Au fond des abysses vivent d’étranges créatures, mi humaines mi poissons. Elles se nomment les Wajinrus et sont des descendantes très particulières des esclaves vendus lors du commerce triangulaire. Qui aurait cru que, par un phénomène mystérieux, lorsqu’une femme enceinte était jetée par dessus bord, elle accouchait parfois d’un enfant vivant et pouvant respirer sous l’eau.
Ces enfants, se regroupant, ont petit à petit fondé un immense peuple, caché loin de la barbarie humaine. Traumatisées par leurs naissances, les premières « sirènes » ont fait le choix d’oublier leurs souvenirs, pour vivre dans l’instant et le repos comme tout bon poisson qui se respecte.
Une seule d’entre elleux, une par génération, portera le poids de la mémoire et le leur rendra, une fois l’an, lors du terrible rituel du « Don de mémoire ». Iels sont appelés les historiens.
Yetu est historienne. Elle vit, bien malgré elle, dans les souvenirs de son peuple, qu’elle ressasse en permanence. Vivant une existence solitaire, elle se sent exclue et incomprise, du fait de son extrême sensibilité. Pourquoi est-ce à elle de savoir les atroces vérités de son peuple et ses origines, quand tout les autres Wajinrus vivent paisiblement, sans se douter de tout cela ?
Un jour, elle décidera de leur rappeler, et de changer le cours de leur histoire. Ce jour là, c’est sa vie toute entière qui sera remise en question…
Chacun de nous finit toujours par se poser ces questions: qui suis-je? D’où est-ce que je viens? Quelle est la raison de tout cela? Que signifie « être »? Qu’est-ce qui existait avant moi, qu’est-ce qui existera après moi? Sans réponse, il n’y a qu’un trou ; là où devrait se trouver une histoire, il n’y a qu’un trou, qui prend la forme d’une nostalgie infinie.
Les abysses est le deuxième roman de Rivers Solomon, après l’incivilité des fantômes. Construit comme un fantastique récit, presque mythologique, il est traversé par de nombreuses thématiques contemporaines, qui donne tout son sel au roman.
Comme l’incivilité des fantômes, Les abysses est un immense roman féministe. En mettant en scène les descendant.es de ces femmes africaines, réduites en esclavage et jetées à la mer, Rivers Solomon transforme un épisode horrible de l’histoire afro/américaine en quelque chose de créatif (la naissance d’un peuple) tout en laissant vif et intact la rage et le désir de vengeance.
Dans Les abysses, Rivers Solomon invente un peuple fonctionnant en dehors des notions de race et de genre. Créatures hermaphrodites, les Wajinrus sont fondamentalement collectif et sillonnent les océans pour trouver d’autres représentants de leur peuple. Iels seront choqués lorsqu’iels découvriront l’espèce humaine et sa cruauté, et songeront à en débarrasser la terre par une guerre meurtrière.

+--

# Consignes
1. D'après le texte sur Les abysses, comment s'appelle le rituel annuel au cours duquel l'historien rend la mémoire à son peuple ?
2. Recopiez le passage du texte sur Les abysses situé entre « Ces enfants, se » et « tout cela ? », ces deux extrémités incluses.

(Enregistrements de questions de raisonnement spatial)
+--

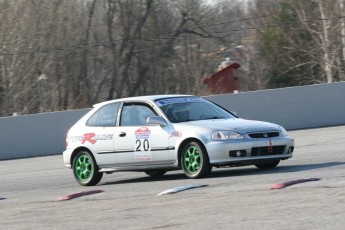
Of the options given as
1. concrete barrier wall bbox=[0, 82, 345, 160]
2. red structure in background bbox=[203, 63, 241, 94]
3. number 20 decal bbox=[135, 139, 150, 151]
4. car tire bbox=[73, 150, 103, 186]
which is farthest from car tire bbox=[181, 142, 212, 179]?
red structure in background bbox=[203, 63, 241, 94]

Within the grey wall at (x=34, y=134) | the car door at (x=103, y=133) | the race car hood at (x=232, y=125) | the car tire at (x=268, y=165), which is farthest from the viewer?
the grey wall at (x=34, y=134)

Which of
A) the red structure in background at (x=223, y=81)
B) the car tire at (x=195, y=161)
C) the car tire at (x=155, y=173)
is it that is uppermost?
the red structure in background at (x=223, y=81)

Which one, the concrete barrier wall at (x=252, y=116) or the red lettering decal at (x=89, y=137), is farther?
the concrete barrier wall at (x=252, y=116)

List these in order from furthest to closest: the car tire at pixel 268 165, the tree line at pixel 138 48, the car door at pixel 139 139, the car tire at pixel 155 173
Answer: the tree line at pixel 138 48 → the car tire at pixel 155 173 → the car tire at pixel 268 165 → the car door at pixel 139 139

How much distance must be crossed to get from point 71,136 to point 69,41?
28039mm

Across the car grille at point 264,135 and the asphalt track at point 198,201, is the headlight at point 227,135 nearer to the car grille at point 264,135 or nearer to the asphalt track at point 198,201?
the car grille at point 264,135

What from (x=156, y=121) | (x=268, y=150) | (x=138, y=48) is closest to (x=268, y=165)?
(x=268, y=150)

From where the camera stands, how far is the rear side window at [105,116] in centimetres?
1431

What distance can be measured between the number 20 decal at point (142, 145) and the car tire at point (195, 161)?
0.70 meters

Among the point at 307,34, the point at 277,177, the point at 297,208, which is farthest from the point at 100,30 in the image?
the point at 297,208

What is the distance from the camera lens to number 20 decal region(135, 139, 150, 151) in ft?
44.7

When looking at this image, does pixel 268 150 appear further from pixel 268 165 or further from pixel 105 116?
pixel 105 116

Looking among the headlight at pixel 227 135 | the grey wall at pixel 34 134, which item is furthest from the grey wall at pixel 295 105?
the headlight at pixel 227 135

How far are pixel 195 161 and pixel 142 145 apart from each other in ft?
3.41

+--

# Réponses par tâche
1. Le « Don de mémoire ».

2.
Ces enfants, se regroupant, ont petit à petit fondé un immense peuple, caché loin de la barbarie humaine. Traumatisées par leurs naissances, les premières « sirènes » ont fait le choix d’oublier leurs souvenirs, pour vivre dans l’instant et le repos comme tout bon poisson qui se respecte.
Une seule d’entre elleux, une par génération, portera le poids de la mémoire et le leur rendra, une fois l’an, lors du terrible rituel du « Don de mémoire ». Iels sont appelés les historiens.
Yetu est historienne. Elle vit, bien malgré elle, dans les souvenirs de son peuple, qu’elle ressasse en permanence. Vivant une existence solitaire, elle se sent exclue et incomprise, du fait de son extrême sensibilité. Pourquoi est-ce à elle de savoir les atroces vérités de son peuple et ses origines, quand tout les autres Wajinrus vivent paisiblement, sans se douter de tout cela ?